TRECHO DO DOCUMENTO
★ ★ ★

Bolsonaro e Guedes barganham com a fome da população mais vulnerável. E mentem. Não há qualquer entrave para sanção e imediata ordem de pagamento do auxílio aos informais.

Enquanto o Brasil cobrava a sanção imediata da Renda Básica Emergencial, aprovada com rapidez tanto na Câmara dos Deputados quanto no Senado, o ministro da economia, Paulo Guedes, colocava um entrave desnecessário ao auxílio que pode impedir que cerca de 25 milhões de brasileiros passem fome durante o período de isolamento.

Como o país acompanhou, o auxílio beneficia trabalhadores informais, MEI, autônomos, cuja renda tributável anual não tenha ultrapassado R$ 28.559 em 2019 e é de R$ 600, chegando a R$ 1200 para mães solo e famílias com dois trabalhadores informais. Trata-se da parcela mais vulnerável da população, alijada de direitos e segurança econômica.

Depois da pressão popular pela sanção presidencial, e com mais de 48 horas de atraso, Bolsonaro finalmente sancionou a lei.

Agora, um outro protagonista está funcionando como entrave ao pagamento do auxílio: Guedes.

★ ★ ★

ETAPAS DO EXERCÍCIO
A: No texto sobre a Renda Básica Emergencial, qual é o valor do auxílio para mães solo e famílias com dois trabalhadores informais?
B: Prossiga com o texto sobre a Renda Básica Emergencial a partir da última frase apresentada.
Os dados não têm relação com o texto sobre a Renda Básica Emergencial.

★ ★ ★

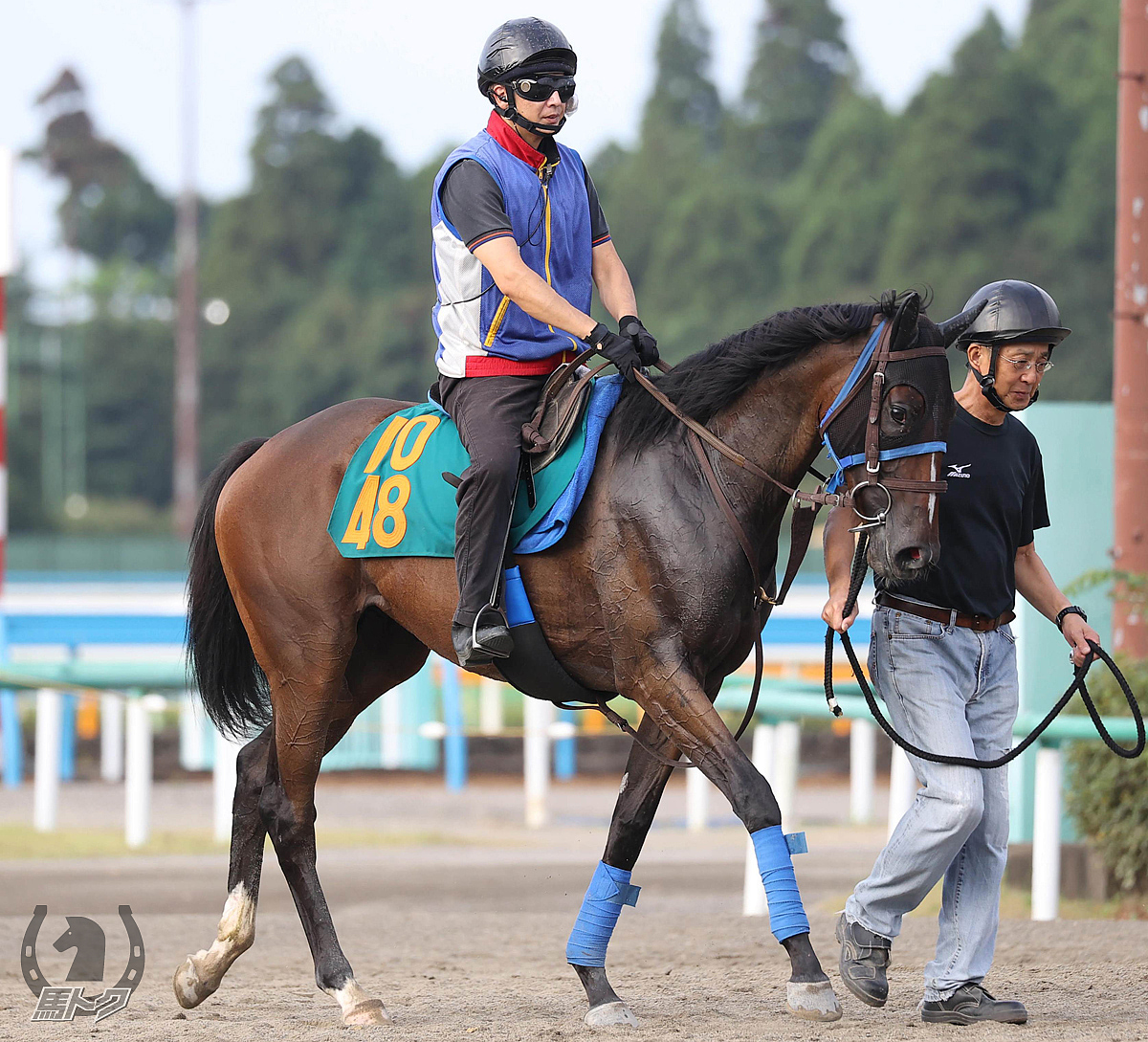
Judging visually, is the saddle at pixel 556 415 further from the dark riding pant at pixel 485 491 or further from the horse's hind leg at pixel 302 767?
the horse's hind leg at pixel 302 767

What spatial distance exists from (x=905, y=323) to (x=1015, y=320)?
0.46 m

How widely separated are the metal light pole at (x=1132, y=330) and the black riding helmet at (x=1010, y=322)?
10.6 ft

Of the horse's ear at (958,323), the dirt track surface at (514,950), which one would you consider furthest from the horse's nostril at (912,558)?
the dirt track surface at (514,950)

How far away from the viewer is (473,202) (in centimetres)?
496

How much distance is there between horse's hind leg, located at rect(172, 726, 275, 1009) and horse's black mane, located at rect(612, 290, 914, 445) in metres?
1.77

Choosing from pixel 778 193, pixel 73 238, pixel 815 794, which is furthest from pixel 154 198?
pixel 815 794

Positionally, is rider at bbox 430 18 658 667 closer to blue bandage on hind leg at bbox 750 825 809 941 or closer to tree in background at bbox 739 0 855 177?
blue bandage on hind leg at bbox 750 825 809 941

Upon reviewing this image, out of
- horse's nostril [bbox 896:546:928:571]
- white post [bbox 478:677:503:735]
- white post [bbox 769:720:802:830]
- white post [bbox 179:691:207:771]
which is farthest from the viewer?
white post [bbox 478:677:503:735]

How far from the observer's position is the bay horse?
4.63m

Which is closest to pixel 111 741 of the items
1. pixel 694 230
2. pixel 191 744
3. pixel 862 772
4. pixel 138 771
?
pixel 191 744

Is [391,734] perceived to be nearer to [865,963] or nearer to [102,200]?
[865,963]

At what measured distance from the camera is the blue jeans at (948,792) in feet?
15.4

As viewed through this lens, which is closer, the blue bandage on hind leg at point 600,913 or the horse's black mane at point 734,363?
the horse's black mane at point 734,363

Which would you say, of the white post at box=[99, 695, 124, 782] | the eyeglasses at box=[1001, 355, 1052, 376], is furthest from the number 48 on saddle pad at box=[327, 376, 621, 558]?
the white post at box=[99, 695, 124, 782]
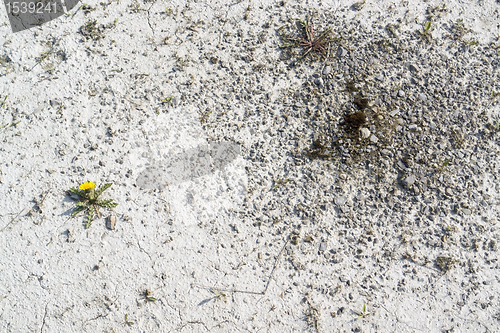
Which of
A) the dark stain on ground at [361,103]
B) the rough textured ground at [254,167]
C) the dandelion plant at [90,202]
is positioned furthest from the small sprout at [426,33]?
the dandelion plant at [90,202]

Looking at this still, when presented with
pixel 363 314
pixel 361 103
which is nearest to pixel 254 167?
pixel 361 103

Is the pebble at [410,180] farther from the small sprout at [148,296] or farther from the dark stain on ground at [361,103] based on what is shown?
the small sprout at [148,296]

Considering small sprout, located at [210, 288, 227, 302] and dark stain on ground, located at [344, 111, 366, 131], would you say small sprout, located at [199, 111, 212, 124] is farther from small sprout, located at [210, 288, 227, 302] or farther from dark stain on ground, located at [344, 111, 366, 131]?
small sprout, located at [210, 288, 227, 302]

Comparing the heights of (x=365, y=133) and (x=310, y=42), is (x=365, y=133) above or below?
below

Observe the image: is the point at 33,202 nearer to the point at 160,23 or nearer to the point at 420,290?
the point at 160,23

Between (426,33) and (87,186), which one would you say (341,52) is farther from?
(87,186)

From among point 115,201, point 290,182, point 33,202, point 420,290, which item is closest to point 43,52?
point 33,202
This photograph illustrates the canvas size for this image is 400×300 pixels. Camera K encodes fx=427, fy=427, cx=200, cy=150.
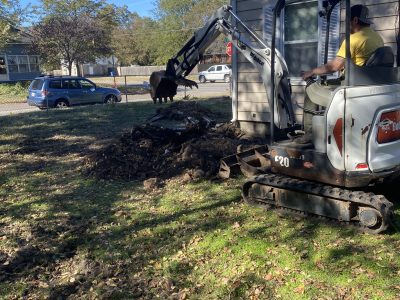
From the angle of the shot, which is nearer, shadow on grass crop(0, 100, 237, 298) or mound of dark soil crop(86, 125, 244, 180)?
shadow on grass crop(0, 100, 237, 298)

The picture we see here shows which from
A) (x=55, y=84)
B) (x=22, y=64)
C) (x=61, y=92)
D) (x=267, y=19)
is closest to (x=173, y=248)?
(x=267, y=19)

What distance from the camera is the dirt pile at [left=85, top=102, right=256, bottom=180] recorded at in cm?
756

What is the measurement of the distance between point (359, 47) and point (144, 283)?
3.34 metres

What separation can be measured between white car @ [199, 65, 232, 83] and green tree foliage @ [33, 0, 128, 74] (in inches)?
488

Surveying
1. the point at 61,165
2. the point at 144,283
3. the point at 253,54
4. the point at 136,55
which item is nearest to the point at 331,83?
the point at 253,54

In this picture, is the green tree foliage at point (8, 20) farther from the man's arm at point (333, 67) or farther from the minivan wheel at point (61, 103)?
the man's arm at point (333, 67)

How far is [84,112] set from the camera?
15773mm

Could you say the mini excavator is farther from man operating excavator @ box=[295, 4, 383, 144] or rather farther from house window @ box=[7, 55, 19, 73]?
house window @ box=[7, 55, 19, 73]

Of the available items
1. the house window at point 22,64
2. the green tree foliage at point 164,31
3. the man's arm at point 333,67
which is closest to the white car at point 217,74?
the green tree foliage at point 164,31

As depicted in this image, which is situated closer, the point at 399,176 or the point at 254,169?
the point at 399,176

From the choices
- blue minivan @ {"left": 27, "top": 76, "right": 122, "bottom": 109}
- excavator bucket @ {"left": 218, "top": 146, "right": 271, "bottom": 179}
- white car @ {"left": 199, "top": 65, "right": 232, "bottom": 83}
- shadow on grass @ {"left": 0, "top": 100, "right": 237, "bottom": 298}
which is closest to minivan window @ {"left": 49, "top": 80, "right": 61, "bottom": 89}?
blue minivan @ {"left": 27, "top": 76, "right": 122, "bottom": 109}

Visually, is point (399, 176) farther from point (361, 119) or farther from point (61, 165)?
point (61, 165)

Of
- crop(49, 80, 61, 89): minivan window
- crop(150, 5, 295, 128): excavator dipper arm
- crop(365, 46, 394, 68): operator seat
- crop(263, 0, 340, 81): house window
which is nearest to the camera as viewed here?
crop(365, 46, 394, 68): operator seat

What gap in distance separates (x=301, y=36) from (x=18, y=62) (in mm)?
42318
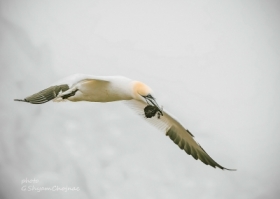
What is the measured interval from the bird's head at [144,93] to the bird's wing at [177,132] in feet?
0.55

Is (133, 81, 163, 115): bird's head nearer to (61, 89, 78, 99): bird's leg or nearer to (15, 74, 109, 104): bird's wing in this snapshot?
(15, 74, 109, 104): bird's wing

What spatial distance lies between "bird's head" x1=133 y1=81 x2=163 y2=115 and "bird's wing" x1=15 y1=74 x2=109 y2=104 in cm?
27

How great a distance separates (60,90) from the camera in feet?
11.3

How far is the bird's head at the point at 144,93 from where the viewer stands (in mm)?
3666

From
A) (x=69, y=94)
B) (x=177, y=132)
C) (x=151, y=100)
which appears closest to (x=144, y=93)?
(x=151, y=100)

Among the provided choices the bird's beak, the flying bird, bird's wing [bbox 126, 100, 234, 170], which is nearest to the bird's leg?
the flying bird

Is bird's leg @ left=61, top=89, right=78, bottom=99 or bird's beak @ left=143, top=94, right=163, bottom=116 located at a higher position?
bird's beak @ left=143, top=94, right=163, bottom=116

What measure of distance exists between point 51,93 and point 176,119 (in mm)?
1146

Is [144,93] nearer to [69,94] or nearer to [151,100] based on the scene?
[151,100]

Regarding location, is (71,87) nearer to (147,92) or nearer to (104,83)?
(104,83)

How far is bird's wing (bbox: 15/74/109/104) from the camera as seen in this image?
10.9ft

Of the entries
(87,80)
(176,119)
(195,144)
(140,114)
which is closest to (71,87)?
(87,80)

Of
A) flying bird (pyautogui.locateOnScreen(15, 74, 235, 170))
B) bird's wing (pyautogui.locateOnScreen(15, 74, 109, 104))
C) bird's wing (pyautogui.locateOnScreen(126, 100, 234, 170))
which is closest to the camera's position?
bird's wing (pyautogui.locateOnScreen(15, 74, 109, 104))

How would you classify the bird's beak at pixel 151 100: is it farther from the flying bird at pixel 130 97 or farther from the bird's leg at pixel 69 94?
the bird's leg at pixel 69 94
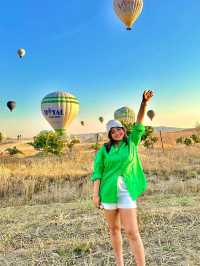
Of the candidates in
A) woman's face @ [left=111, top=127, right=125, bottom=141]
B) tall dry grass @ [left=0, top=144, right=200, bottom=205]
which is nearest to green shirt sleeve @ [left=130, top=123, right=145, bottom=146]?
woman's face @ [left=111, top=127, right=125, bottom=141]

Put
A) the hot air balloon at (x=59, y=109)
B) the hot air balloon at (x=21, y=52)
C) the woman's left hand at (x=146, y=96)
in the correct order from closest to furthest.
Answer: the woman's left hand at (x=146, y=96) < the hot air balloon at (x=59, y=109) < the hot air balloon at (x=21, y=52)

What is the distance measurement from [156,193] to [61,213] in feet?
13.3

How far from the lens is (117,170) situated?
416cm

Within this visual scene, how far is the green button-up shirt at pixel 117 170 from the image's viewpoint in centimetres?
414

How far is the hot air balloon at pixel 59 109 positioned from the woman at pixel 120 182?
3387cm

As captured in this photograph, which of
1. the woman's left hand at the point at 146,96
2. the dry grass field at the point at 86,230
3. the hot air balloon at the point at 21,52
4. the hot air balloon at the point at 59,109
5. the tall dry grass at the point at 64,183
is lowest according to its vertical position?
the dry grass field at the point at 86,230

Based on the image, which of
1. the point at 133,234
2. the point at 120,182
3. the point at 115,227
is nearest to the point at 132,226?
the point at 133,234

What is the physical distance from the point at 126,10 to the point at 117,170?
2225 cm

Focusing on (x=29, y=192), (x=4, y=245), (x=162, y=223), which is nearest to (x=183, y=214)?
(x=162, y=223)

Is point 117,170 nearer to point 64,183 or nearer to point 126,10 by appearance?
point 64,183

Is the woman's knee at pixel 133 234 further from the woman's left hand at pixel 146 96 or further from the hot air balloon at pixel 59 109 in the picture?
the hot air balloon at pixel 59 109

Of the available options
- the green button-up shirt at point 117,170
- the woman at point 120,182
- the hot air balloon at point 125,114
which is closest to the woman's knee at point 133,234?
the woman at point 120,182

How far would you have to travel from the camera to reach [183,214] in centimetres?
748

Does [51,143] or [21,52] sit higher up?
[21,52]
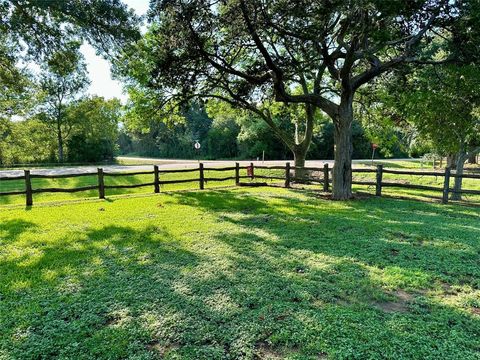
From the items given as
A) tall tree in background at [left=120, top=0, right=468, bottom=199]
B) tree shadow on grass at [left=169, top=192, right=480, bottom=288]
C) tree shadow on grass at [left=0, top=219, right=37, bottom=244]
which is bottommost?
tree shadow on grass at [left=0, top=219, right=37, bottom=244]

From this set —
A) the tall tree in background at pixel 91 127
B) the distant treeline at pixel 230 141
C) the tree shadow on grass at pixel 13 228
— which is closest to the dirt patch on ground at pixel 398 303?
the tree shadow on grass at pixel 13 228

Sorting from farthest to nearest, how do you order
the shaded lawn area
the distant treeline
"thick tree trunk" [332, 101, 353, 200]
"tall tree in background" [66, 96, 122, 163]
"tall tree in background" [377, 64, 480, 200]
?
the distant treeline → "tall tree in background" [66, 96, 122, 163] → "thick tree trunk" [332, 101, 353, 200] → "tall tree in background" [377, 64, 480, 200] → the shaded lawn area

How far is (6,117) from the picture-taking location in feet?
87.9

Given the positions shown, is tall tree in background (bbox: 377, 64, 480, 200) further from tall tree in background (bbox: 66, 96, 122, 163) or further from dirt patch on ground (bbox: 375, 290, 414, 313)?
tall tree in background (bbox: 66, 96, 122, 163)

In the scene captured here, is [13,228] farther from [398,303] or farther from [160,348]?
[398,303]

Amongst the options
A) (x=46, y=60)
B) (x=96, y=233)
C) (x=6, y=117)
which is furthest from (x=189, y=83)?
(x=6, y=117)

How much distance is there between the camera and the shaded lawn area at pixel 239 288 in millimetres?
2568

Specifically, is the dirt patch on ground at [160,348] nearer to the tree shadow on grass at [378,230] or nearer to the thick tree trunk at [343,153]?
the tree shadow on grass at [378,230]

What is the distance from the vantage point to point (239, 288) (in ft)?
11.6

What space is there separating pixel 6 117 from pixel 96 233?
27.8 meters

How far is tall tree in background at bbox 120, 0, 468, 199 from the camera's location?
7.10m

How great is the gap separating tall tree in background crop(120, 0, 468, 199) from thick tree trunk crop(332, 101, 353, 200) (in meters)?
0.03

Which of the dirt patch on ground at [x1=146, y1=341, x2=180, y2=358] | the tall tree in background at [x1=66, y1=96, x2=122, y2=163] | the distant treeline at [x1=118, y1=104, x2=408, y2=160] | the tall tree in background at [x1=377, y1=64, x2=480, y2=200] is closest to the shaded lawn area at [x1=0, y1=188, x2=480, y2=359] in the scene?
the dirt patch on ground at [x1=146, y1=341, x2=180, y2=358]

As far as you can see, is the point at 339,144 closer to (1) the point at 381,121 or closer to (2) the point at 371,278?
(1) the point at 381,121
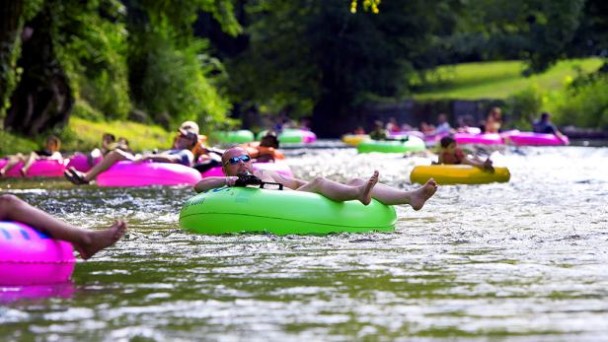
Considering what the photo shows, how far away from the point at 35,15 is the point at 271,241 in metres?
18.2

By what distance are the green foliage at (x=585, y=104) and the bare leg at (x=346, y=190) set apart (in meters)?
35.3

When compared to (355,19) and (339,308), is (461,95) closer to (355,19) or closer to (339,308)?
(355,19)

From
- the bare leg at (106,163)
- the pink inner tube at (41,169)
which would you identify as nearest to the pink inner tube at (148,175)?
the bare leg at (106,163)

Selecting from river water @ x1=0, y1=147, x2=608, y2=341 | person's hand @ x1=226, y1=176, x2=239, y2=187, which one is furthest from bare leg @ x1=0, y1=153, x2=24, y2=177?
person's hand @ x1=226, y1=176, x2=239, y2=187

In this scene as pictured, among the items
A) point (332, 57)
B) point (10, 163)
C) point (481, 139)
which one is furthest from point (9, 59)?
point (332, 57)

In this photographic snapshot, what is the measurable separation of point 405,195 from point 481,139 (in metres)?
26.5

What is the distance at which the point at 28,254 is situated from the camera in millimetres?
9891

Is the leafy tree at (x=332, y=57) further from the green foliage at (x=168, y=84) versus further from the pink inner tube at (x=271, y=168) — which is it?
the pink inner tube at (x=271, y=168)

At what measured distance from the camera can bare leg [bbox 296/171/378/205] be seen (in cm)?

★ ★ ★

LISTA DE RESPOSTAS
A: R$ 1200.

B:
Em entrevista coletiva, Guedes impôs como condição de pagamento da renda emergencial a aprovação da Proposta de Emenda à Constituição (PEC) do Orçamento de Guerra, para livrar o governo de cumprir regras fiscais.

Com isso, devolveu ao Congresso a responsabilidade do governo: “Se Maia aprovar em 24 horas uma PEC de emergência, o dinheiro sai em 24 horas”, declarou, com cinismo igualável somente ao do próprio chefe.

A PEC do orçamento de guerra dá poderes extraordinários ao comitê de gestão da crise para gerir o orçamento durante o estado de calamidade. É fundamental avaliar que o ministro da saúde, Henrique Mandetta, não apenas não integra o comitê, quanto se especula que o comitê foi elaborado justamente para diminuir o protagonismo de Mandetta na gestão da crise.

Maia chegou a sinalizar positivamente ao pedido de Guedes, mas quer garantir que o legislativo possa barrar atos do comitê.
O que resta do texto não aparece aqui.